TRECHO DO DOCUMENTO —

- - -

Proposta de novo imposto de renda sobre empresas desagrada setores diversos
De construtoras a operadoras de celular, ninguém está satisfeito com a proposta que circula na câmara
A reforma da complicada legislação tributária brasileira é esperada há anos tanto por empresários — que buscam pelo menos simplificar o calhamaço de impostos que pagam —, quanto por partidos de esquerda que tentam diminuir a fatia paga pelos mais pobres. A ascensão de Paulo Guedes ao posto de Ministro da Economia empolgou quem tinha esperança de que empresas passassem a pagar menos impostos. No entanto, as discussões na Câmara vão em sentido contrário e desagradam setores diversos, de operadoras de celular a construtoras.
O problema das operadoras de celular é que elas remuneram seus acionistas utilizando com frequência o instrumento de juros sobre capital próprio (JCP). O recurso funciona como um adiantamento dos lucros e, nesse caso, quem paga imposto de renda retido na fonte é o acionista. No caso dos dividendos, acontece o oposto: a empresa paga imposto de renda sobre o lucro antes de ele ser distribuído, e o acionista fica isento. Para as companhias, o JCP é uma ferramenta contábil para diminuir o valor gasto com tributos; para os investidores, há a vantagem de as distribuições de lucros se tornarem mais frequentes. O plano do governo é acabar com o JCP e taxar a distribuição de dividendos em 20%. O sindicato das operadoras de celular afirma que a fatia que elas pagam ao governo pode subir de 34% para 49%, o que pode frear o ritmo de investimentos em 5G.
Do lado das construtoras, a principal questão é o uso das sociedades em conta de participação (SCP) — veículos que permitem que diversos investidores façam parte de um projeto imobiliário. Nas SCPs, a empresa que lidera o projeto costuma assumir o papel de sócio ostensivo e os demais, de sócios participantes. A reforma prevê que as SCPs tenham que usar o mesmo regime de tributação do sócio ostensivo. Como exemplo, pode-se considerar os casos em que SCPs são tributadas pelo sistema de lucro presumido e correm o risco de ter de passar a usar o sistema de lucro real, em linha com a sócia ostensiva.
A seguir, a advogada Tatiana Del Giudice Cappa Chiaradia, sócia do Candido Martins Advogados, comenta o assunto:
Como a atual proposta de um novo imposto de renda impacta empresas que adotam o regime de lucro real e lucro presumido?

- - -

TRECHO DOS DADOS —

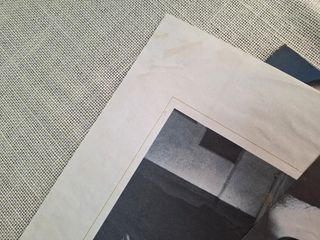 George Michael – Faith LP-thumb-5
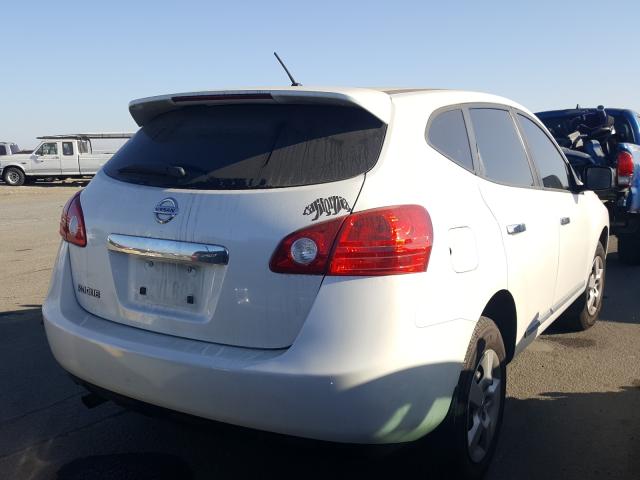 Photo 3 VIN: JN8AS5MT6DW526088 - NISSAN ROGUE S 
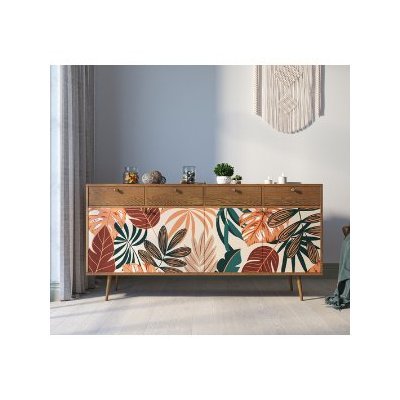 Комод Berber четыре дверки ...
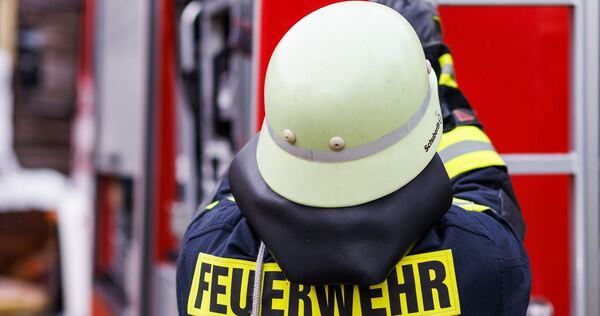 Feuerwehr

- - -

COMO RESOLVER — Segundo o texto sobre a reforma do imposto de renda, qual alíquota o governo pretende aplicar à distribuição de dividendos? Baseie-se somente no texto sobre a reforma do imposto de renda, sem recorrer às linhas.

RESPOSTA ESCRITA — O governo pretende taxar a distribuição de dividendos em 20%.